→ **DOCUMENT TEXT**

Begin

Sunday Titanic News

 

Photo:Daemonic Kangaroo(Wikipedia)

Haunting video of Titanic 100 years on exposes the cabins and hallways where 1,500 died (Daily Star, 27 April 2018)
The clip shows the cabins and hallways where passengers slept, ate and partied on their journey from Southampton to New York. It also reveals cooking utensils, bottles and cutlery, in a room where it is likely chef’s prepared meals for their wealthy passengers. Another angle displays the sheer size of the vessel – which remains a shipwreck near the Canadian island of Newfoundland.

Autistic boy overcomes obstacles to build largest Lego replica of the Titanic (WIVB.com,26 April 2018)
The world’s largest Lego Titanic replica is 24 feet long and five feet tall — and it was built by a very special boy. Fifteen-year-old Brynjar Karl Birgisson is on the autism spectrum, and he developed a passion for learning about the Titanic at a young age. When he turned 10, Brynjar decided to combine his passion for the Titanic with his other love: Legos. The painstaking task took 700 hours over 11 months and 56,000 Lego bricks to complete, but when he was finished, Brynjar had built the world’s largest Titanic replica made out of Legos.

Menu for first ever meal onboard the Titanic makes auction record (Antiques Trade Gazette,25 April 2018)
Henry Aldridge & Son offered the lots at its Titanic & Liner Auction on April 21, which made an overall auction total of around £330,000.
The menu for the first meal served on the ill-fated ship had been owned by Titanic second officer Charles Lightoller, the most senior member of the crew to survive the Titanic disaster. It sold for a hammer price of £80,000, a record for a menu from the ship. The menu was previously auctioned in 2003 when it sold for £28,000 at Sotheby’s, and a similar menu, with a strip missing at the bottom and owned by fifth officer Harold Lowe, sold at £51,000 at Aldridge’s in 2004.

His blood ran cold’: The act that sealed the Titanic’s fate (New Zealand Herald, 23 April 2018)

End

→ **RECORD EXTRACTS**
Begin

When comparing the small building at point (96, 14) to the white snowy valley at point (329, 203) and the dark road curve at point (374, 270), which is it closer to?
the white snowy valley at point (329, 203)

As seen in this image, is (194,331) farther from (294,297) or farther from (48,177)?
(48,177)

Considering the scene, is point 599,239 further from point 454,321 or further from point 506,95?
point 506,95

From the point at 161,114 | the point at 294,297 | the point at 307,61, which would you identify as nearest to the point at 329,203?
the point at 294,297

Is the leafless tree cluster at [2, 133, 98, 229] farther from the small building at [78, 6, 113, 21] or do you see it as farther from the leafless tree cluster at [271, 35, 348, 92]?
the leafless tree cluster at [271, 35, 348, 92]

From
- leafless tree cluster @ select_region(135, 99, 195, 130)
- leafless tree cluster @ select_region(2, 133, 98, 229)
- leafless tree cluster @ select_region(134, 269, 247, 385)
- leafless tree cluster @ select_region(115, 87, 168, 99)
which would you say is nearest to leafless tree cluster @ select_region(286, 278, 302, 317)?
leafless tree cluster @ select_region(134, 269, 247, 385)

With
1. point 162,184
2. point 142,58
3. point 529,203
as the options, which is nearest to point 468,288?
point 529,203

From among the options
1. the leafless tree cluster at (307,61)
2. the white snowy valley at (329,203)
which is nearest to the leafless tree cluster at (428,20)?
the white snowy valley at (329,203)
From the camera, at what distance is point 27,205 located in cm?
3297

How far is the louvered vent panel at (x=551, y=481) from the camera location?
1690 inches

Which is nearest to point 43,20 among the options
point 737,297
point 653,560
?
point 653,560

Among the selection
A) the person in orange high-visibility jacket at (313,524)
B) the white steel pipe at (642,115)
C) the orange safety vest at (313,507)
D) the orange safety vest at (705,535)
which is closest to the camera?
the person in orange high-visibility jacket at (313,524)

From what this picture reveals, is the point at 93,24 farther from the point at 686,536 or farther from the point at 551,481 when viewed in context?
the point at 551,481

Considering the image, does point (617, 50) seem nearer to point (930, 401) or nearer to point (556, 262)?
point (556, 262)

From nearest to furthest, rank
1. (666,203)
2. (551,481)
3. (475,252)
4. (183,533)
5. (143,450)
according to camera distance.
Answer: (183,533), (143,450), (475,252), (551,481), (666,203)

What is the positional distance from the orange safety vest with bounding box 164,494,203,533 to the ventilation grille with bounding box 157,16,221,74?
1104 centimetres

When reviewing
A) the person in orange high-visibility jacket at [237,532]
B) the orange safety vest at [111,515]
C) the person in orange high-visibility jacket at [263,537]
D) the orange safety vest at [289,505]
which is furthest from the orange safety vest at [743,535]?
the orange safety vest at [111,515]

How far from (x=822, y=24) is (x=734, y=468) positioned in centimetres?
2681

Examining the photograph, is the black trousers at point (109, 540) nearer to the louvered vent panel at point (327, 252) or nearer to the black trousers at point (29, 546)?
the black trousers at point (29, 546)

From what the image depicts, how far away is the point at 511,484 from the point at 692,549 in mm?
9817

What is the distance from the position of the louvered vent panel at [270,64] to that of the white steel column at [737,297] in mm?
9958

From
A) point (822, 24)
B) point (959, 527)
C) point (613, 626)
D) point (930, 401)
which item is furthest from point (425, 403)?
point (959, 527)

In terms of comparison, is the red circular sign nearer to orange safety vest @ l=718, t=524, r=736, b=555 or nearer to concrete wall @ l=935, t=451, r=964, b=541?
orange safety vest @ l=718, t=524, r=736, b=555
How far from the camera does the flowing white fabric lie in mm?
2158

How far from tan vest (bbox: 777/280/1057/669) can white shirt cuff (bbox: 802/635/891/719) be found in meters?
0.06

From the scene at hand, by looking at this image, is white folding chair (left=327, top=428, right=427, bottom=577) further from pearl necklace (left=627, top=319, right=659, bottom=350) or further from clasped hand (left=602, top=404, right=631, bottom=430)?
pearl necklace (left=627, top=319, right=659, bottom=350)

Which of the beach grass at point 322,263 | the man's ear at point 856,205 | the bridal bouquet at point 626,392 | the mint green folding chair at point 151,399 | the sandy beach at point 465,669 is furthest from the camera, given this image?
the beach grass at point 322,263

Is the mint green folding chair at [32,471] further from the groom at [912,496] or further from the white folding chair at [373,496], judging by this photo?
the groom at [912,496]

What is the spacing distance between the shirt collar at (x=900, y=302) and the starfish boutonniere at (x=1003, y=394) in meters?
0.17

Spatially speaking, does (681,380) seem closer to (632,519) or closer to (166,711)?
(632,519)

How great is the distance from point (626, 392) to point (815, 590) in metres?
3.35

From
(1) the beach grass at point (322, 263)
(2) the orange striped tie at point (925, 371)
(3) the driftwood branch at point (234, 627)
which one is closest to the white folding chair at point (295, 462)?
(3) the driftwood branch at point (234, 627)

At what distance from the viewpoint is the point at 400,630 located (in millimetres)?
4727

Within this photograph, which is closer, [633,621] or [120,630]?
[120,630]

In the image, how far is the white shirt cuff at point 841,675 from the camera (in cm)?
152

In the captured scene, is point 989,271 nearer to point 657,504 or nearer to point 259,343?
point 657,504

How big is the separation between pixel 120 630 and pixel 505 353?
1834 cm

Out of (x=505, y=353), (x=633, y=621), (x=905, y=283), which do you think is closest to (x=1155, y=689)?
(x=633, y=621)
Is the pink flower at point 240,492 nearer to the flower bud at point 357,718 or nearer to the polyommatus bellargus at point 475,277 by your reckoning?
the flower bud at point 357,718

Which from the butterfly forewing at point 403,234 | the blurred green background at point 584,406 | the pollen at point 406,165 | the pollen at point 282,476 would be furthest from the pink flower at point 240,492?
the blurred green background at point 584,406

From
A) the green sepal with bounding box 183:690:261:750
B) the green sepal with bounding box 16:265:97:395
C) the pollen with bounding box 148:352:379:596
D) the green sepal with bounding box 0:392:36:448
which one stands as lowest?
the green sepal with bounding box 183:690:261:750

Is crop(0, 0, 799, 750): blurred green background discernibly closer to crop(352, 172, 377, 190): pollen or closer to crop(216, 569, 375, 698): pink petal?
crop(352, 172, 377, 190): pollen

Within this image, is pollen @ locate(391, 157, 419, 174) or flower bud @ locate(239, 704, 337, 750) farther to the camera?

End

→ **TASK REQUIREMENTS**
[1] Can you copy the stretch of the Titanic news roundup from "Menu for first" through "23 April 2018)", renaming "hammer price" as "sale price"?
[2] How would the Titanic news roundup go on from where it stops? Write what comes next.
The entries come from a separate source and are not part of the Titanic news roundup.

→ **RESPONSE LIST**
[1]
Menu for first ever meal onboard the Titanic makes auction record (Antiques Trade Gazette,25 April 2018)
Henry Aldridge & Son offered the lots at its Titanic & Liner Auction on April 21, which made an overall auction total of around £330,000.
The menu for the first meal served on the ill-fated ship had been owned by Titanic second officer Charles Lightoller, the most senior member of the crew to survive the Titanic disaster. It sold for a sale price of £80,000, a record for a menu from the ship. The menu was previously auctioned in 2003 when it sold for £28,000 at Sotheby’s, and a similar menu, with a strip missing at the bottom and owned by fifth officer Harold Lowe, sold at £51,000 at Aldridge’s in 2004.

His blood ran cold’: The act that sealed the Titanic’s fate (New Zealand Herald, 23 April 2018)

[2]
The nearest boat to the great cruise liner, the Californian, was less than 20 kilometres away, within eyeshot — and a crew member informed Captain Stanley Lord the Titanic was sending up distress rockets. Yet, surrounded by icebergs, he decided not to act. He didn’t wake his wireless operator, he didn’t try to contact the ship and he didn’t head towards it. “The hazard to himself and his command was too great to risk responding,” Titanic researcher Daniel Allen Butler told news.com.au. “The Californian did nothing.”

The rarely told story of Jack Phillips, the Titanic hero from Surrey (Get Surrey, 21 April 2018)
The story of Jack Phillips, the Titanic hero from Surrey, is a well-known one. The 25-year-old Godalming-born telegraphist was aboard the Titanic when it hit an iceberg on April 14, 1912. He stayed at his post until the ship sank, frantically contacting nearby ships and saving hundreds of lives. More than 1,500 people drowned but the Carpathia, a ship alerted to the Titanic’s plight by the signals, picked up 705 survivors. Jack sadly died during the disaster but his co-worker Harold Bride survived to tell the story. Following the 106th anniversary of the catastrophic sinking, Titanic enthusiast from Guildford, Mia Fernandez, 30, claims there is a part of the story that is rarely remembered.

The Titanic’s Irish Legacy (Irish America, 20 April 2018)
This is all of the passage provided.